Spatial question listing
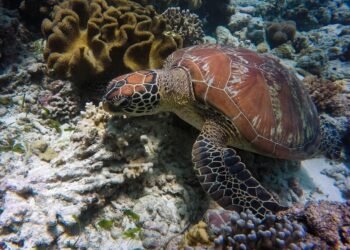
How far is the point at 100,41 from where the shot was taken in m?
3.54

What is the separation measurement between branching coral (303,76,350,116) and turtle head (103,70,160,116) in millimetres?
4038

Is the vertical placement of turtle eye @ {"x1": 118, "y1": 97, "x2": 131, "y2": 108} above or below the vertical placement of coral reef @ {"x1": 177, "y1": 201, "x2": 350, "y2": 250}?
above

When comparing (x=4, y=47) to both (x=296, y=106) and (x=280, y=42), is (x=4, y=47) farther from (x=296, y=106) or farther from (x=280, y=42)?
(x=280, y=42)

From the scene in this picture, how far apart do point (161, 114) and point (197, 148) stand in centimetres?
82

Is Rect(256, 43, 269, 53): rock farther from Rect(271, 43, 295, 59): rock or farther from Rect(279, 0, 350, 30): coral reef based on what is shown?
Rect(279, 0, 350, 30): coral reef

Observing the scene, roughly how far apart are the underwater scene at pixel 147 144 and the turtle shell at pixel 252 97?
0.05 ft

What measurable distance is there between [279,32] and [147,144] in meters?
7.12

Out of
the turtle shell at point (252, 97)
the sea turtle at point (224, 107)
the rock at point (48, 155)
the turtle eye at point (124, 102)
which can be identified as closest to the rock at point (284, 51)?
the turtle shell at point (252, 97)

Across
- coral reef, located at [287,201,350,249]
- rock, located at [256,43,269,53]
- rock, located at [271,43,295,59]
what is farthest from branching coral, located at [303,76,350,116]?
coral reef, located at [287,201,350,249]

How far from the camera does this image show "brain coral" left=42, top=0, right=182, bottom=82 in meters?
3.54

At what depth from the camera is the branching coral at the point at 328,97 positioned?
5492 millimetres

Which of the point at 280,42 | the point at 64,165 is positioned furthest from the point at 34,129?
the point at 280,42

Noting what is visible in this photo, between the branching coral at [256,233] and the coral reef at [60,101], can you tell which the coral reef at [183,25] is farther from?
the branching coral at [256,233]

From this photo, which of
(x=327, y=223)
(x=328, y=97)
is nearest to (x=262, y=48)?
(x=328, y=97)
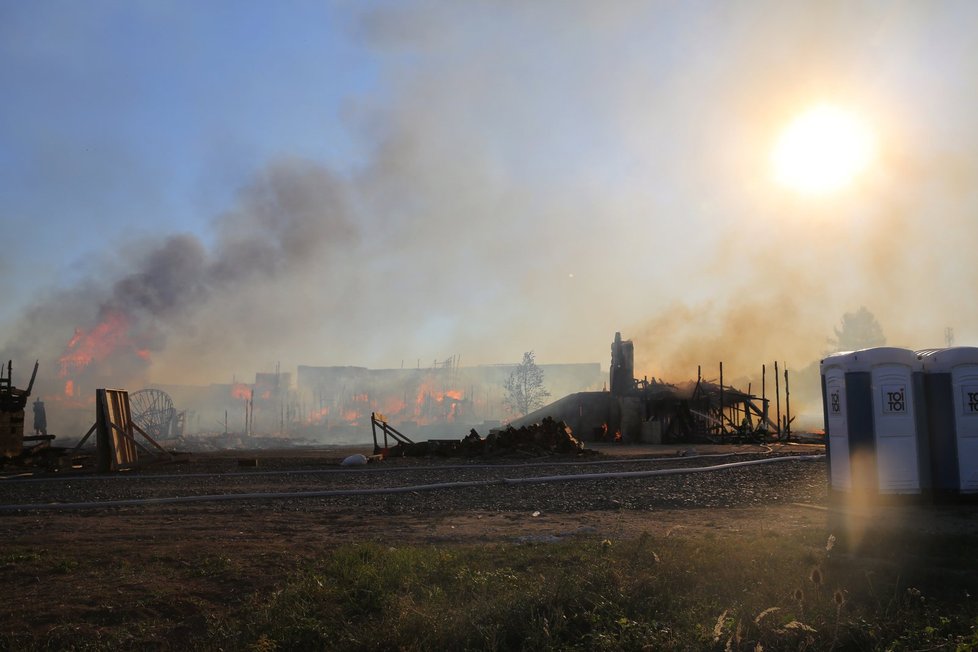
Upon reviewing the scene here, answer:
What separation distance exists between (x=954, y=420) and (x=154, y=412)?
3875 inches

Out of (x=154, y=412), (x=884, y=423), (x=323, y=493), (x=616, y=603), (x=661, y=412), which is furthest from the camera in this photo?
(x=154, y=412)

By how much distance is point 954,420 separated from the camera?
36.3 feet

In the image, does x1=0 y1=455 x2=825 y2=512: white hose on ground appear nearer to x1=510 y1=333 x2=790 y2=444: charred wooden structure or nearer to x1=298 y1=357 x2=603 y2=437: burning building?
x1=510 y1=333 x2=790 y2=444: charred wooden structure

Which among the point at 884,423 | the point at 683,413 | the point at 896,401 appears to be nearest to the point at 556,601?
the point at 884,423

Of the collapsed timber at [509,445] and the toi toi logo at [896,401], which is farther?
the collapsed timber at [509,445]

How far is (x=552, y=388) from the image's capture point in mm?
149500

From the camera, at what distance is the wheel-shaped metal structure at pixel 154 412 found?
92375 mm

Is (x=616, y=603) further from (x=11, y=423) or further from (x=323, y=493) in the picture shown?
(x=11, y=423)

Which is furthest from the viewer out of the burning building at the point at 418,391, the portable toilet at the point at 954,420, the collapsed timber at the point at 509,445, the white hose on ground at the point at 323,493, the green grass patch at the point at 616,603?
the burning building at the point at 418,391

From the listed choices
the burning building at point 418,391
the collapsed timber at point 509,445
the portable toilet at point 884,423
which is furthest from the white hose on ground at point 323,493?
the burning building at point 418,391

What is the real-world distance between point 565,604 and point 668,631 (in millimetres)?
820

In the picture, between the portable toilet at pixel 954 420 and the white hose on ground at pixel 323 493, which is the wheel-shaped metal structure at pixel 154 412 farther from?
the portable toilet at pixel 954 420

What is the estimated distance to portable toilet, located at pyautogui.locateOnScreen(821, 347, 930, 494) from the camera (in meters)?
11.0

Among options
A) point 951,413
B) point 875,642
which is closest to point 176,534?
point 875,642
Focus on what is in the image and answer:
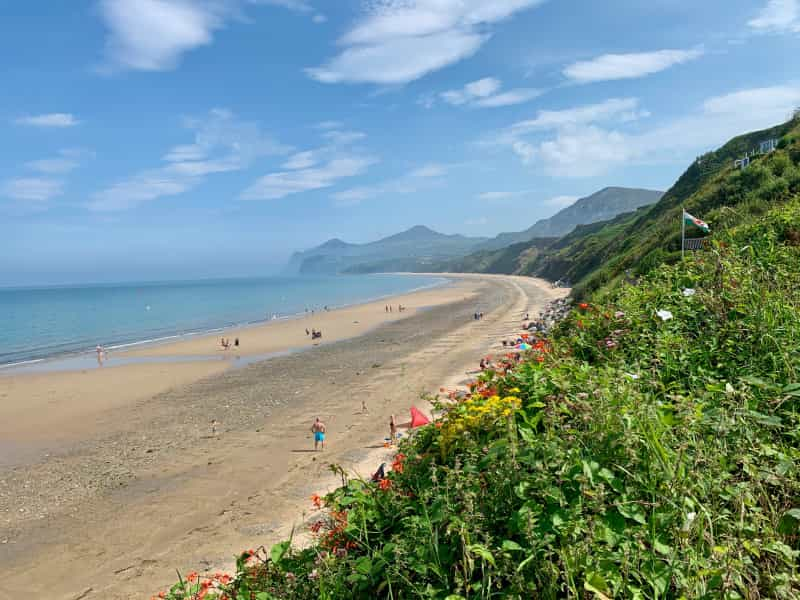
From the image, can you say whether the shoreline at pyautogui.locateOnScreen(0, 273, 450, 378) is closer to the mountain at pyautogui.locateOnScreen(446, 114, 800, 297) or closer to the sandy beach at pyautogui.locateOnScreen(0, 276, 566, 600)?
the sandy beach at pyautogui.locateOnScreen(0, 276, 566, 600)

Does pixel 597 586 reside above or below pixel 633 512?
below

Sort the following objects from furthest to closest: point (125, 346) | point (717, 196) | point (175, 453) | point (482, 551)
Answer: point (125, 346), point (717, 196), point (175, 453), point (482, 551)

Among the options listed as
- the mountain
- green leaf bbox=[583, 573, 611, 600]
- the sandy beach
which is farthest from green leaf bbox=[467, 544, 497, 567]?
the mountain

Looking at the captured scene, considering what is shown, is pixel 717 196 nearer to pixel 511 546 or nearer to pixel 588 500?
pixel 588 500

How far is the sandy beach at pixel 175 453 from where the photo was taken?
946 centimetres

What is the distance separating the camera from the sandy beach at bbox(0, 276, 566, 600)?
31.0 feet

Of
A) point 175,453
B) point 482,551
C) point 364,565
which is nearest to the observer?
point 482,551

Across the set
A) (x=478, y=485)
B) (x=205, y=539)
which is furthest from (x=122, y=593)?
(x=478, y=485)

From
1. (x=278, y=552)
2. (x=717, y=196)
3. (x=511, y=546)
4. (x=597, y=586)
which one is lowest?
(x=278, y=552)

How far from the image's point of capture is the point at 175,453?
14.9m

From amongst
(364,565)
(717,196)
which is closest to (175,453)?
(364,565)

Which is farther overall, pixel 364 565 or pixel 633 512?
pixel 364 565

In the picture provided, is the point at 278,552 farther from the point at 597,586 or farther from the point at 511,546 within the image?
the point at 597,586

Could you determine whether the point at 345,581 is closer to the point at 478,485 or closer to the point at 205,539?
the point at 478,485
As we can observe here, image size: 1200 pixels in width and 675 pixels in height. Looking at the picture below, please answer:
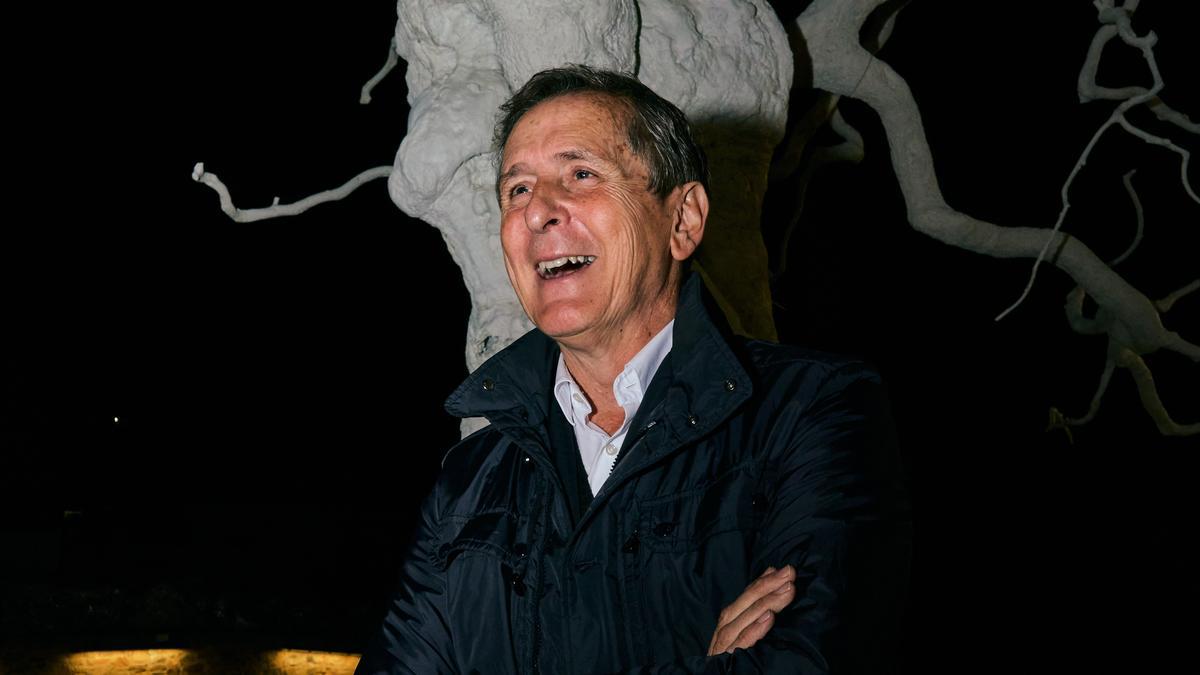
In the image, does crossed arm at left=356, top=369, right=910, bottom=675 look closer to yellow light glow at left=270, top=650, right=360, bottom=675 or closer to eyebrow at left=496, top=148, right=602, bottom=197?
eyebrow at left=496, top=148, right=602, bottom=197

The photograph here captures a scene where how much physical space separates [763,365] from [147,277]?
14.6 feet

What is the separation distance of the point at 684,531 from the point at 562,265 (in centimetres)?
40

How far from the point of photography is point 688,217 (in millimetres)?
1493

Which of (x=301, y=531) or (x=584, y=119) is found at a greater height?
(x=584, y=119)

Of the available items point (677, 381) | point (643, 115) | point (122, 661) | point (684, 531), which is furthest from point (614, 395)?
point (122, 661)

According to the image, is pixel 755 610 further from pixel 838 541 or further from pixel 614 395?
pixel 614 395

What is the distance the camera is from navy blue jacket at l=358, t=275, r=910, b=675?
1.10 m

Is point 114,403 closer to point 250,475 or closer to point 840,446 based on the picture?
point 250,475

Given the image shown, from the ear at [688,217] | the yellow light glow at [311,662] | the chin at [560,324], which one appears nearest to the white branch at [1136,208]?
the ear at [688,217]

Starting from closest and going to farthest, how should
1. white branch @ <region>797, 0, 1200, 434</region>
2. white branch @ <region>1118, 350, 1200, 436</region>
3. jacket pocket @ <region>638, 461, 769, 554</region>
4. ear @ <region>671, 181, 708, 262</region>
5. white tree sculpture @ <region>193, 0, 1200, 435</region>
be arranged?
jacket pocket @ <region>638, 461, 769, 554</region> → ear @ <region>671, 181, 708, 262</region> → white tree sculpture @ <region>193, 0, 1200, 435</region> → white branch @ <region>797, 0, 1200, 434</region> → white branch @ <region>1118, 350, 1200, 436</region>

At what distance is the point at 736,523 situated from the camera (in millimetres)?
1206

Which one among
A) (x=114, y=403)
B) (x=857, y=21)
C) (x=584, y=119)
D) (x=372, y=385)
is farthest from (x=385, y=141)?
(x=584, y=119)

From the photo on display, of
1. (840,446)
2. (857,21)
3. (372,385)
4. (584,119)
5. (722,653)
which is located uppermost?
(857,21)

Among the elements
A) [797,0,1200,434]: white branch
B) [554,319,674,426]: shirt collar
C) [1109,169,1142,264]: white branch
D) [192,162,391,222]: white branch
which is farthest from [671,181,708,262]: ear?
[1109,169,1142,264]: white branch
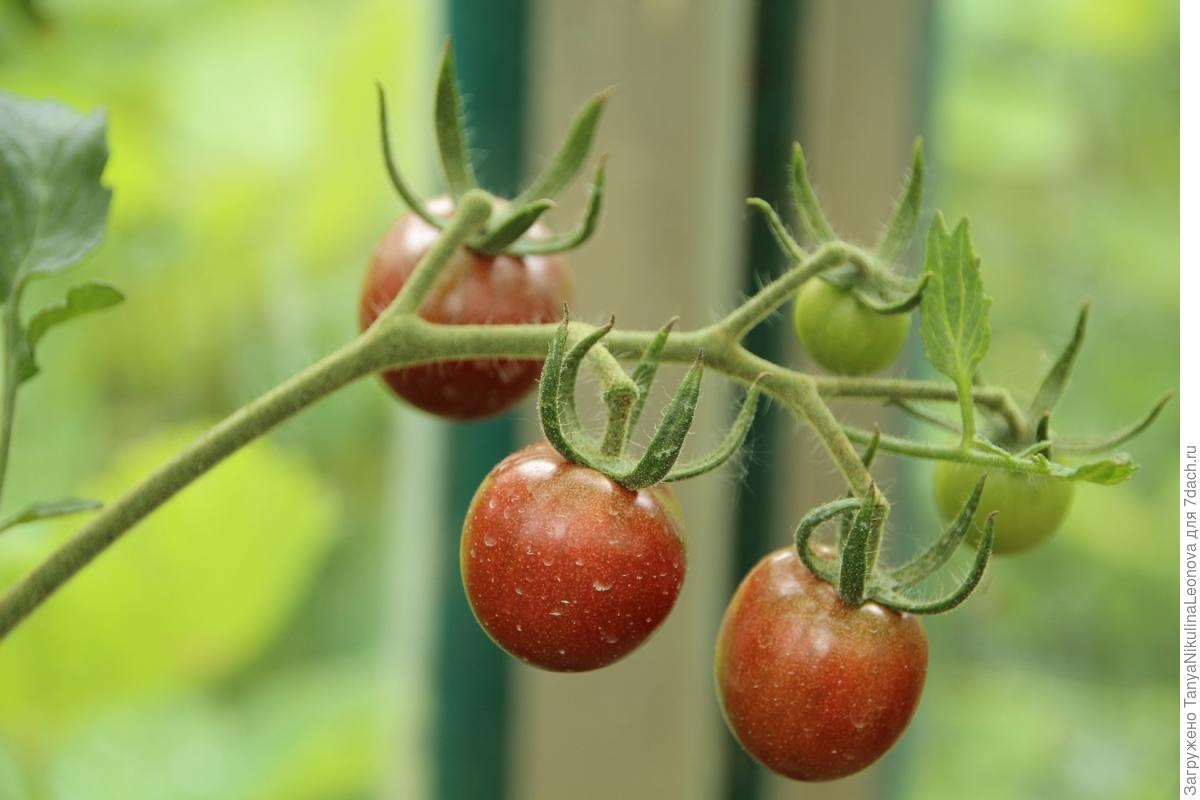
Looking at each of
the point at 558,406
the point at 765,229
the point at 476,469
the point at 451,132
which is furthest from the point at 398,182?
the point at 765,229

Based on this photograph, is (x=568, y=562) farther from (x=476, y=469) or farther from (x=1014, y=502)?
(x=476, y=469)

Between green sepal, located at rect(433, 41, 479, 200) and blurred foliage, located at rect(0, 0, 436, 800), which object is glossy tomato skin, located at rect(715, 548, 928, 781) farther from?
blurred foliage, located at rect(0, 0, 436, 800)

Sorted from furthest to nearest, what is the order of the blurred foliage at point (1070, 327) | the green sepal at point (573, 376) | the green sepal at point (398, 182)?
the blurred foliage at point (1070, 327) < the green sepal at point (398, 182) < the green sepal at point (573, 376)

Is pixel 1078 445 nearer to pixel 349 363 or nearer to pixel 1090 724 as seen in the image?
pixel 349 363

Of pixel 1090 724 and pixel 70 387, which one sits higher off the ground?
pixel 70 387

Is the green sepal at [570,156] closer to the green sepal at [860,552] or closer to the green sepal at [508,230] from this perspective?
the green sepal at [508,230]

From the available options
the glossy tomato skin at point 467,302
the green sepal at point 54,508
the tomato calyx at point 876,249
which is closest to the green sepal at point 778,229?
the tomato calyx at point 876,249

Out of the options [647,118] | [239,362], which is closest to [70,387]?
[239,362]
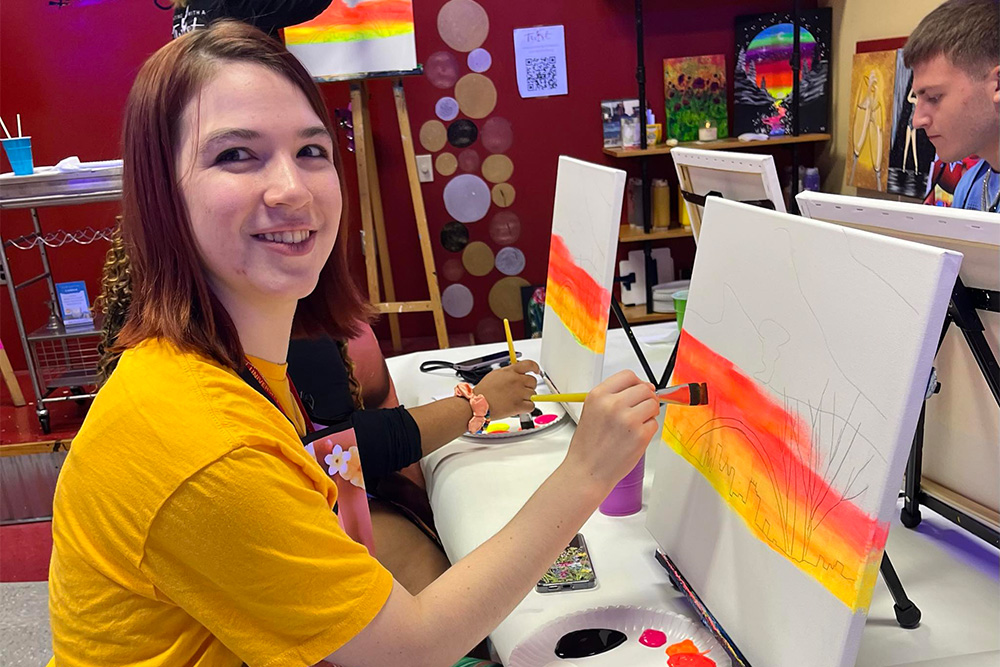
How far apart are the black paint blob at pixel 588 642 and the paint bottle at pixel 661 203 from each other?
3.13 meters

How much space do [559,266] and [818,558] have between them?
3.36ft

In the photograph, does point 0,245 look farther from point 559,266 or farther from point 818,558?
point 818,558

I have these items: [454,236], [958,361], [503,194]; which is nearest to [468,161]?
[503,194]

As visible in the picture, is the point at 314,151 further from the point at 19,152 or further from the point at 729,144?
the point at 729,144

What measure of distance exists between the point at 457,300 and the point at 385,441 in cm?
272

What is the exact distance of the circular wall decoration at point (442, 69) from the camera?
388cm

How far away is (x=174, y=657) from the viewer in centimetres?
81

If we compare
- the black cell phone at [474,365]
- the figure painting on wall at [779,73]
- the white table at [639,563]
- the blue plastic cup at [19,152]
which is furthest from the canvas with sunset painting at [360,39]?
the white table at [639,563]

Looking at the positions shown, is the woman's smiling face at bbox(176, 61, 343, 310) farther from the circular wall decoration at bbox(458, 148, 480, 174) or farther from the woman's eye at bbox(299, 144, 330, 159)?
the circular wall decoration at bbox(458, 148, 480, 174)

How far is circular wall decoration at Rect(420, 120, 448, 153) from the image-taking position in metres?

Goal >>
Reproduce verbatim the lines of the listing from the line containing "Does pixel 597" through the line containing "Answer: point (125, 346), point", including both of those lines.

Final result >>
Does pixel 597 586 reside above or below pixel 633 512?
below

Sort the following objects from furthest to closest: point (125, 346) | point (717, 196) | point (175, 453) | point (482, 551)
Answer: point (125, 346), point (717, 196), point (175, 453), point (482, 551)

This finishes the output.